(Stored data entries)
----
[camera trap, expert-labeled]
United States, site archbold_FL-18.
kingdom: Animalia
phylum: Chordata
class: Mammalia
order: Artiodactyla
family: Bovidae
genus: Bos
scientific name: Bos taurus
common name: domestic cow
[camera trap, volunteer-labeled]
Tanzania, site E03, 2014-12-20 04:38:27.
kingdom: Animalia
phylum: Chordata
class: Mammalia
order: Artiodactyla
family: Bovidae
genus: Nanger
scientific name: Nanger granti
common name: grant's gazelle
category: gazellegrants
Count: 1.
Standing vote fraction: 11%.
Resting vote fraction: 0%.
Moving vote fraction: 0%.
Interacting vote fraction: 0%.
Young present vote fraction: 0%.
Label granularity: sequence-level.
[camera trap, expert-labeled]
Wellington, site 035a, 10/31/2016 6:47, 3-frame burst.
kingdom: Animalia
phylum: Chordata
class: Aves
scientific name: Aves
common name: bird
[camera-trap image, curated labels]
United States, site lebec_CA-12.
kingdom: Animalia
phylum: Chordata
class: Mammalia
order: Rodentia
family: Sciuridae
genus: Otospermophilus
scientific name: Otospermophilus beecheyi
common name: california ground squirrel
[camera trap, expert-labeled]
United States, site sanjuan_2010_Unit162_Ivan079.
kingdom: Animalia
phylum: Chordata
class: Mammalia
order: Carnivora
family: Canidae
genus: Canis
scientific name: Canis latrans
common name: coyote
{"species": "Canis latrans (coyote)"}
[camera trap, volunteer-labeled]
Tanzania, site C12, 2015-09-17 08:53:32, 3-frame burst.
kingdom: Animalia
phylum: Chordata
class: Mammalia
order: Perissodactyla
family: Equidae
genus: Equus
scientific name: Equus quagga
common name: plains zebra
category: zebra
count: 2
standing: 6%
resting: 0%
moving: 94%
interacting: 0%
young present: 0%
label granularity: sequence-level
----
> [WHAT YOU WILL DO]:
Nothing may be left out. Retype all the entries exactly.

> [ANSWER BOX]:
[camera trap, expert-labeled]
United States, site archbold_FL-18.
kingdom: Animalia
phylum: Chordata
class: Mammalia
order: Artiodactyla
family: Bovidae
genus: Bos
scientific name: Bos taurus
common name: domestic cow
[camera trap, volunteer-labeled]
Tanzania, site E03, 2014-12-20 04:38:27.
kingdom: Animalia
phylum: Chordata
class: Mammalia
order: Artiodactyla
family: Bovidae
genus: Nanger
scientific name: Nanger granti
common name: grant's gazelle
category: gazellegrants
Count: 1.
Standing vote fraction: 11%.
Resting vote fraction: 0%.
Moving vote fraction: 0%.
Interacting vote fraction: 0%.
Young present vote fraction: 0%.
Label granularity: sequence-level.
[camera trap, expert-labeled]
Wellington, site 035a, 10/31/2016 6:47, 3-frame burst.
kingdom: Animalia
phylum: Chordata
class: Aves
scientific name: Aves
common name: bird
[camera-trap image, curated labels]
United States, site lebec_CA-12.
kingdom: Animalia
phylum: Chordata
class: Mammalia
order: Rodentia
family: Sciuridae
genus: Otospermophilus
scientific name: Otospermophilus beecheyi
common name: california ground squirrel
[camera trap, expert-labeled]
United States, site sanjuan_2010_Unit162_Ivan079.
kingdom: Animalia
phylum: Chordata
class: Mammalia
order: Carnivora
family: Canidae
genus: Canis
scientific name: Canis latrans
common name: coyote
{"species": "Canis latrans (coyote)"}
[camera trap, volunteer-labeled]
Tanzania, site C12, 2015-09-17 08:53:32, 3-frame burst.
kingdom: Animalia
phylum: Chordata
class: Mammalia
order: Perissodactyla
family: Equidae
genus: Equus
scientific name: Equus quagga
common name: plains zebra
category: zebra
count: 2
standing: 6%
resting: 0%
moving: 94%
interacting: 0%
young present: 0%
label granularity: sequence-level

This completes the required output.